Richard found these comments both heartwarming and devastating, knowing that Omer had been on the road to recovery, but that road had ended.
A very difficult time for the family became even more difficult as they all were coming to terms with their grief: David and Jonathan had lost a father, and Richard had lost his husband of almost 13 years. Richard and David’s relationship became strained. At one point, David moved out and lived with friends, refusing to speak with his dad.
During David’s time away from home, he remained close with Richard’s mom. It was their relationship that helped Richard and David reconnect and both admit their missteps. David even moved back home so he could find his feet and get a job.
Grand Canyon, 2012
Today, David is 21 and Jonathan is 18. With some encouragement from both David and Richard, Jonathan is starting a two-year college program for mechanic and is excited by the prospect to out-earn his dad!

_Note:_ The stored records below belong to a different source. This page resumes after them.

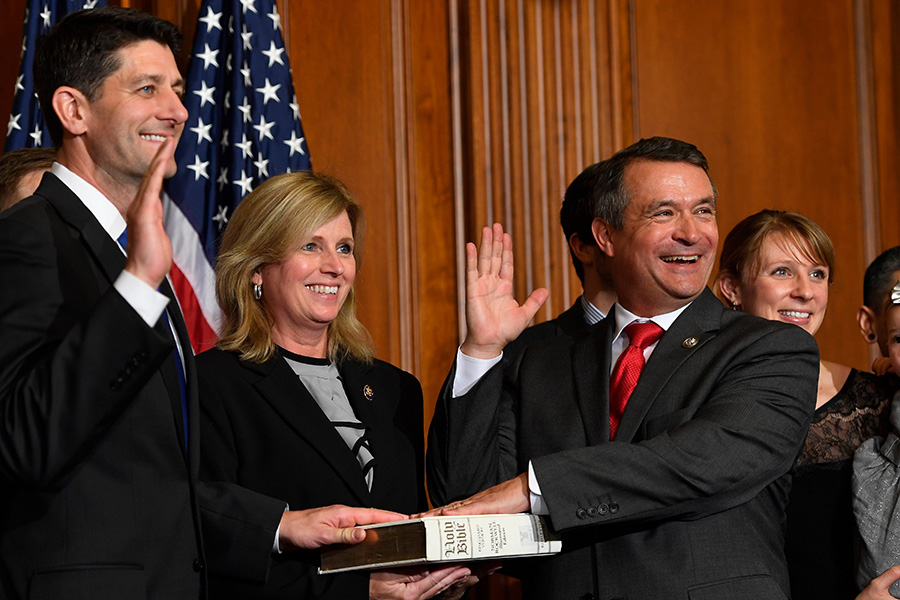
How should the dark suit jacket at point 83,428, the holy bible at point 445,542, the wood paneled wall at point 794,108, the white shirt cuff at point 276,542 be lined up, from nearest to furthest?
the dark suit jacket at point 83,428
the holy bible at point 445,542
the white shirt cuff at point 276,542
the wood paneled wall at point 794,108

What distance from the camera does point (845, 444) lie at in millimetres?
2945

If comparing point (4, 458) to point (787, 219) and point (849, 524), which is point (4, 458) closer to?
point (849, 524)

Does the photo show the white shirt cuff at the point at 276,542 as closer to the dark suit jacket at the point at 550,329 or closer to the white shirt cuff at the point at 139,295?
the white shirt cuff at the point at 139,295

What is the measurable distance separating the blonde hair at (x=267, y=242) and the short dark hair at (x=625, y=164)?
79 centimetres

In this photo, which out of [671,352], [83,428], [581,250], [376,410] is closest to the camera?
[83,428]

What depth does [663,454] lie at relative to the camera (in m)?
2.27

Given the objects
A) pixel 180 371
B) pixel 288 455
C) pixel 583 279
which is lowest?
pixel 288 455

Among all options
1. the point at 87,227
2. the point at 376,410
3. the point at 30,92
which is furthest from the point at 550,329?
the point at 30,92

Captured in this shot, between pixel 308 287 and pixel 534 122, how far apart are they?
1895mm

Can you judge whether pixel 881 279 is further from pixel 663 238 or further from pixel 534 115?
pixel 534 115

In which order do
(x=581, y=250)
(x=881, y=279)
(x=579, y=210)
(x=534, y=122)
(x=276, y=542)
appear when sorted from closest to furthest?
(x=276, y=542) → (x=881, y=279) → (x=581, y=250) → (x=579, y=210) → (x=534, y=122)

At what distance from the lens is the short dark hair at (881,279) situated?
3438 millimetres

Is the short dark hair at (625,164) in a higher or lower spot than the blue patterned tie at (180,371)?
higher

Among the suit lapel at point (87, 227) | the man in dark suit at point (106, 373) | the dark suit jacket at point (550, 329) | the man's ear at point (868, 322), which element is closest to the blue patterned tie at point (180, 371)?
the man in dark suit at point (106, 373)
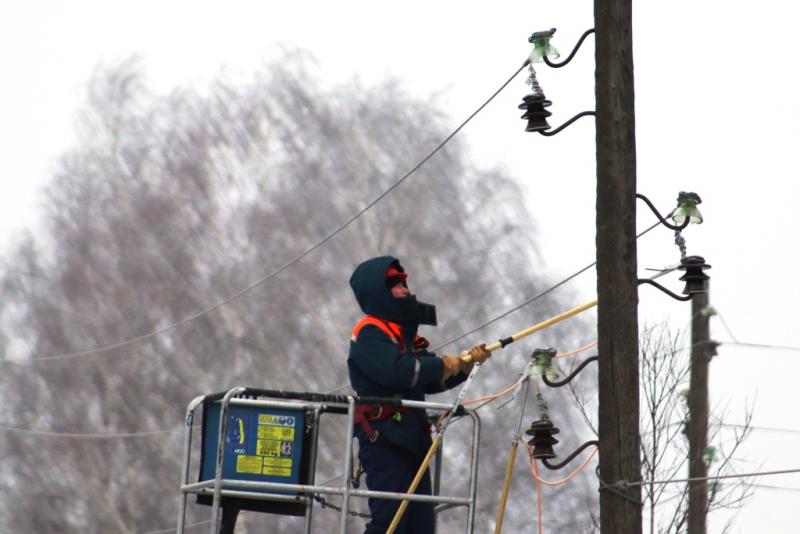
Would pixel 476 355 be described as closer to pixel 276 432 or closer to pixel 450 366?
pixel 450 366

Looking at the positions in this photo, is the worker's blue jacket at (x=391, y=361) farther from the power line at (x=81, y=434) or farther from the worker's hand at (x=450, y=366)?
the power line at (x=81, y=434)

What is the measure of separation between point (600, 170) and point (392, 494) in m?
2.27

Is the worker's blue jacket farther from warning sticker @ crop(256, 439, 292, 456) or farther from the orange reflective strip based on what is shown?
warning sticker @ crop(256, 439, 292, 456)

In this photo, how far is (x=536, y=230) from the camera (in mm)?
28609

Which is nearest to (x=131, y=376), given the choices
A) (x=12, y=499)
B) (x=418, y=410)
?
(x=12, y=499)

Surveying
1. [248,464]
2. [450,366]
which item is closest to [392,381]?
[450,366]

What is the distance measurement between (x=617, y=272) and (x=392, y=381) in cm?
142

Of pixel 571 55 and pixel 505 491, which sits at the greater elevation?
pixel 571 55

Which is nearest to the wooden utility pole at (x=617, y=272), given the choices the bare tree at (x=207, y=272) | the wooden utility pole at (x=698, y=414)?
the wooden utility pole at (x=698, y=414)

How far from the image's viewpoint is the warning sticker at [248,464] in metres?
8.12

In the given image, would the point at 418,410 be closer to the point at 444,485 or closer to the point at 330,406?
the point at 330,406

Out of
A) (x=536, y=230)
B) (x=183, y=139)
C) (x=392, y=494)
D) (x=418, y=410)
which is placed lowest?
(x=392, y=494)

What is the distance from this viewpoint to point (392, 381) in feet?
27.8

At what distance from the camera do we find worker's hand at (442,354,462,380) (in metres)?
8.60
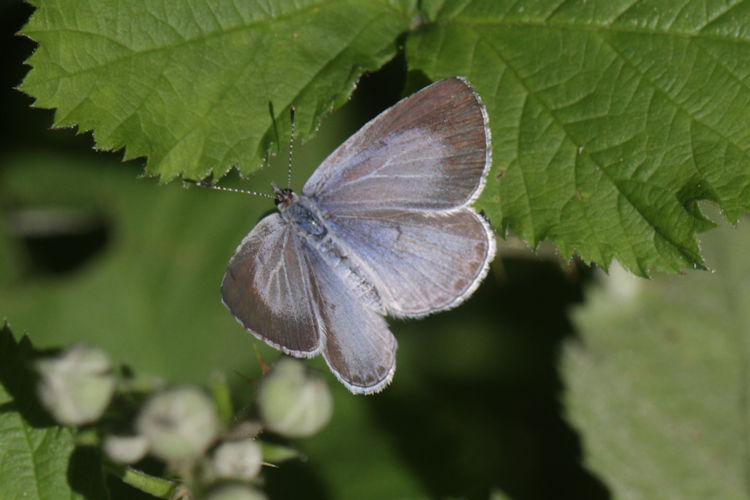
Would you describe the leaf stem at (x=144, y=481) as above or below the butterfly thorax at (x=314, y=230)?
below

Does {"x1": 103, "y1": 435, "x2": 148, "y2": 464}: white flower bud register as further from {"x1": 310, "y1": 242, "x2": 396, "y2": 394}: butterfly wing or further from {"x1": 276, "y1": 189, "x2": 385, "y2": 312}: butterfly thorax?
{"x1": 276, "y1": 189, "x2": 385, "y2": 312}: butterfly thorax

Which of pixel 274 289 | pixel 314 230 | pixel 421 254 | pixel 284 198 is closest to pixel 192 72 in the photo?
pixel 284 198

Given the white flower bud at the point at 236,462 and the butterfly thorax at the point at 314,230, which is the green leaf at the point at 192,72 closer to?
the butterfly thorax at the point at 314,230

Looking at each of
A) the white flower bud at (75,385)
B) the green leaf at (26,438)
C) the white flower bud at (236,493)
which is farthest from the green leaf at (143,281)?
the white flower bud at (236,493)

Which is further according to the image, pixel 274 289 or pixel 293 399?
pixel 274 289

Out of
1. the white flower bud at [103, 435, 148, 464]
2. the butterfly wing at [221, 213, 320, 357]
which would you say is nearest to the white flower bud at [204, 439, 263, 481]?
the white flower bud at [103, 435, 148, 464]

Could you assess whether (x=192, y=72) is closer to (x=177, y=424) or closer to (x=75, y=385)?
(x=75, y=385)
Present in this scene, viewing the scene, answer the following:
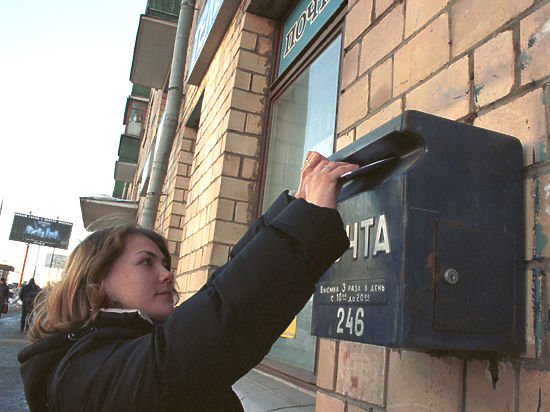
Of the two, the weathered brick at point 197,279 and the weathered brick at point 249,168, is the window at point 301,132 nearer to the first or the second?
the weathered brick at point 249,168

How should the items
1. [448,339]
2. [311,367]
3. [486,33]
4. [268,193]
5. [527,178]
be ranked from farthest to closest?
1. [268,193]
2. [311,367]
3. [486,33]
4. [527,178]
5. [448,339]

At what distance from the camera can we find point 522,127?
1.01 metres

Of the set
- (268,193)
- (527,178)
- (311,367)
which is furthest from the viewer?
(268,193)

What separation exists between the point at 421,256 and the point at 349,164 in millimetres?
297

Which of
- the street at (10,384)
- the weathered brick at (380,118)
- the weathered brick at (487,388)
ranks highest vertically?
the weathered brick at (380,118)

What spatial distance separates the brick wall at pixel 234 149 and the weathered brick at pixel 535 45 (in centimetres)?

Richard, who also served as a director on the CAS board in Ottawa for a few years, has found love again with John and they have been together for three years. They met online in January of 2013 and were drawn to each other for their similarities. After Omer, with whom he had an “opposites attract” relationship, Richard is surprised to be in a relationship with someone he has so much in common with.
Their relationship was sealed after an early dinner date when John insisted on sending Richard home from the restaurant with two extra desserts, for his two sons.
It took some time for the boys to get comfortable with their dad’s new boyfriend, even feeling left out of their father’s life for some time. However, this quickly changed when they saw how involved John wanted to be in the two boys’ lives.
Richard and the boys seem to have learned what family is all about. In Richard’s words, "It’s going through stuff and putting it in the past and moving forward. That’s what being a true family is.”